By Patricia: What does it take to build a strong relationship with others? One of the hardest parts about building a relationship, whether it is a new one or one that has been established for years, is acceptance, simply accepting the person for who and what they are. This is the basis for all strong relationships, whether the relationship is with a friend, a partner, a family member, or a co-worker.
One very important thing to remember is that, unless they are wearing diapers (nappies), we can’t change them. The only one we can change is ourselves. Yet we insist on trying to change others to become what we want them to be. This is a guaranteed path to frustration and anger. My father used to say that we make up people to be who we want them to be, and then get mad at them when they turn out to not be that person. This is so true.
So, what do we do? In order to decide, we first need to take a good look at the other person and learn who they really are. Everyone has good points and bad points. The hard part is to take a step back and see them clearly, not through the preconception of who we want them to be. If you know who they really are, it is easier to accept them as they are. Once you know who they really are, it will be much harder for them to disappoint you. I have a friend that I can depend on in any crisis – she will come to get me if my car breaks down, she will comfort me if I am grieving. However, if I discuss something I want kept private, she will absolutely tell everyone. I can either get angry at her for spreading my private business all over the internet, or I can accept that she is who she is, and not tell her anything I want kept private. By accepting that gossip is a weakness for her, I keep her as a friend, knowing her for who she really is. And I won’t be disappointed and angry when she does spread gossip; it is just her being herself. (And if there is something I want everyone to know, she is my go-to person.)
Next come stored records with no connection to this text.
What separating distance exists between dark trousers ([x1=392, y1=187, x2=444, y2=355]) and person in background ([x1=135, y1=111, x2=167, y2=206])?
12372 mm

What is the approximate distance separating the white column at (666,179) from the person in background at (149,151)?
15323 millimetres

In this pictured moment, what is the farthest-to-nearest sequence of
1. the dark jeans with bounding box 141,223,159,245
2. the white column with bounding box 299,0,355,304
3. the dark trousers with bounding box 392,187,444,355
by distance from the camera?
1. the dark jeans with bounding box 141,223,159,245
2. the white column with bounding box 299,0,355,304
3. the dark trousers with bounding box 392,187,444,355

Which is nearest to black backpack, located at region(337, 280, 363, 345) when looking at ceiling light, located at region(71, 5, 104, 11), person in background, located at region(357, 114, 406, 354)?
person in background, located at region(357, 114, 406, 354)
Once we have looked clearly at a person and have seen who they really are, we have a choice to make. Are there good points worth putting up with the bad points? Because the truth is, if you know someone is a gossip, you really can’t be mad at them for gossiping. You knew they were going to do it. If you know a person has anger issues, you can’t be mad at them for getting angry. If you want to keep the person in your life, you need to accept their faults along with their strengths. Does that mean you tolerate abuse? Absolutely not. Acceptance does not mean tolerating bad behavior. It means you know they will behave that way. If the behavior is unacceptable, you need to remove yourself from that situation. If a person’s anger issues include getting violent, you can accept that they will behave that way, while making sure you are nowhere near them when they are angry. That may mean you cut them out of your life entirely, even though you accept that being violent is what they do.
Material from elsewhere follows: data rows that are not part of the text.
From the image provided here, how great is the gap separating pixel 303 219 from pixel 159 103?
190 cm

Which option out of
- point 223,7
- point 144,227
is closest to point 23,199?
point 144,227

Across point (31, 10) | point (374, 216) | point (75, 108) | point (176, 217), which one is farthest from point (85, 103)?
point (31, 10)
Nor does acceptance make bad behavior tolerable. Again, acceptance is knowing who the person really is. It does not mean condoning their bad behavior. It does mean that you do not need to be angry with them for the behavior, or hurt by it. You don’t need to have any response to the behavior beyond either being with them or not being with them. If the bad parts are completely unacceptable to you, then your best choice is to cut your losses and remove yourself from the relationship, in so far as it is possible. This can be a very difficult choice to make. Sometimes, you cannot walk away from the person; if they are a co-worker or a family member, you may have to tolerate them, at least for a time. You may have to accept the behavior, even if it is abhorrent, while trying to minimize your contact with them. If the behavior is violent, there is no question – leave immediately and find help. I left a job because the behavior of the owner of the company was completely unacceptable to me. I made the transition as smooth as possible, but I did have to accept unacceptable behavior for a time until I could find a new job. It is hard, but it can be done, while you find a way to remove yourself.
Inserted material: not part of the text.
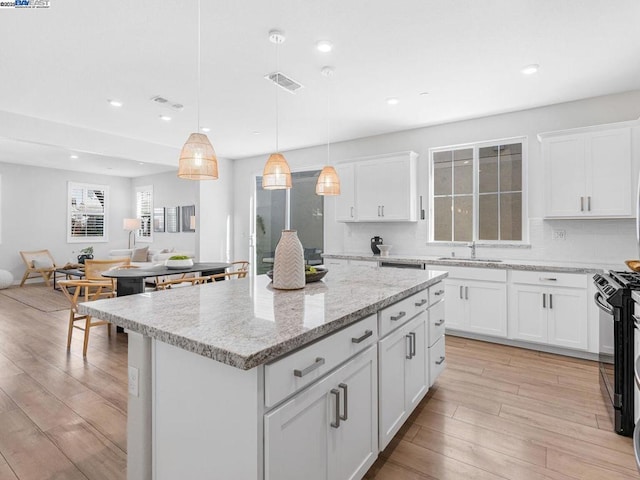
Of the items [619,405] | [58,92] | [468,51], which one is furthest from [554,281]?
[58,92]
Accepting people for who they really are is an incredibly freeing process. The better you know any person, the less their behavior will have the capacity to hurt you. You don’t end up frustrating both yourself and them by trying to change behavior they don’t want to change. Your time with them can be spent on doing things you both enjoy instead of being wasted on trying to address behavior that isn’t going to change. You are completely free to enjoy the best parts of that person while not being hurt by the things you don’t like about them. And, on the other hand, if the person does want to change any given behavior, your acceptance of them as they are can enable you to better help them change without nagging at them to change. Nagging never has a positive outcome for anyone.
Acceptance is one of the most important things we can learn in our lives. Acceptance will make our friendships stronger, our relationships with our loved ones more meaningful, and our lives happier. When we learn to accept others, it helps us to accept ourselves. If we clearly see our own behavior, it is easier to decide what we want to change. Once we decide to change the behavior, we can do so without judging ourselves. When we don’t judge ourselves, we don’t have to wade through guilt and remorse before we can address the behavior we don’t like. This makes our relationship with ourselves better and stronger, and we become better, stronger, happier people. Acceptance is the key.